La Libération et après

La stratégie gaulliste appliquée par Achille Peretti consiste en un appel à l’ensemble du monde policier à se rallier aux forces de la Résistance. Il a aussi travaillé depuis Londres et Alger à établir des listes qui distinguent les policiers selon leur comportement sous l’Occupation, sélectionnant ceux sur lesquels les autorités nouvelles pourraient s’appuyer dans l’entreprise de restauration des institutions républicaines. L’auteur consacre quelques pages au rôle joué par les agents d’Ajax dans les journées de la libération de Paris. Achille Peretti est auprès du général de Gaulle dont il assure la sécurité, quand celui arrive et s’installe dans la capitale.

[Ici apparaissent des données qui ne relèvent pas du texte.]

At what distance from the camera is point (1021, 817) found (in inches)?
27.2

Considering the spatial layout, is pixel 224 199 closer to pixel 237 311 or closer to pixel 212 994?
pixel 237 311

La mission Ajax prit officiellement fin le 30 septembre 1944 et Peretti fut chargé de la liquidation du réseau, c’est-à-dire de l’homologation des membres, de l’établissement de leurs activités et du choix des décorations qui peuvent leur être décernées. 360 décorations furent attribuées aux agents d’Ajax et deux d’entre eux se virent reconnus par De Gaulle comme Compagnons de la Libération : Robert Godin et Achille Peretti. 44 agents du réseau furent déportés ; 34 sont morts pour la France dans le cadre de leurs missions clandestines, en opérations de combats, fusillés (22), ou en déportation (12).

Achille Peretti devint préfet et fut mis à la disposition du directeur général de la Sûreté nationale pour exercer les fonctions de directeur général adjoint, sous les ordres d’André Pélabon. Or ce dernier était un proche du ministre socialiste de l’Intérieur, Adrien Tixier. Les relations se dégradèrent et Peretti fut affecté à Baden-Baden. Il remit sa démission. Il commença alors une longue carrière politique qui le conduisit dans les hautes sphères du pouvoir. En 1947, bénéficiant de la vague gaulliste, il est élu maire de Neuilly-sur-Seine. Son mandat fut renouvelé six fois, jusqu’à ce qu’une crise cardiaque le terrasse, le 14 avril 1983, un mois après sa réélection. En 1958, il est élu député sous l’étiquette gaulliste de l’Union pour la Nouvelle République. Il sera réélu en 1962, 1967, 1968 et 1973. Le 25 juin 1969, il est élu président de l’Assemblée nationale et le restera jusqu’au 2 avril 1973. Il est par la suite nommé membre du Conseil constitutionnel.

Un décret du 27 novembre 1944 favorisa la promotion de ceux qui avaient été résistants. « Appliquée aux agents d’Ajax, cette disposition permit à certains d’accéder à des postes importants de responsabilité tant à la préfecture de Police qu’à la toute nouvelle Sûreté nationale. » Les promotions allèrent bon train et l’accélération de leurs carrières fut notable ; beaucoup accédèrent ainsi à des fonctions pour lesquelles ils n’avaient pas toujours les compétences… Enfin l’auteur « s’autorise à affirmer qu’au moins au niveau de la haute administration policière, les anciens d’Ajax furent très présents au sein de chacune des directions centrales, suffisamment en tout cas pour exercer, de longues années encore,  une influence notable sur l’ensemble des fonctionnaires de police, ce qui ne sera pas un moindre avantage, tout particulièrement lorsque le moment sera venu pour le général de Gaulle de revenir aux affaires en 1958 ».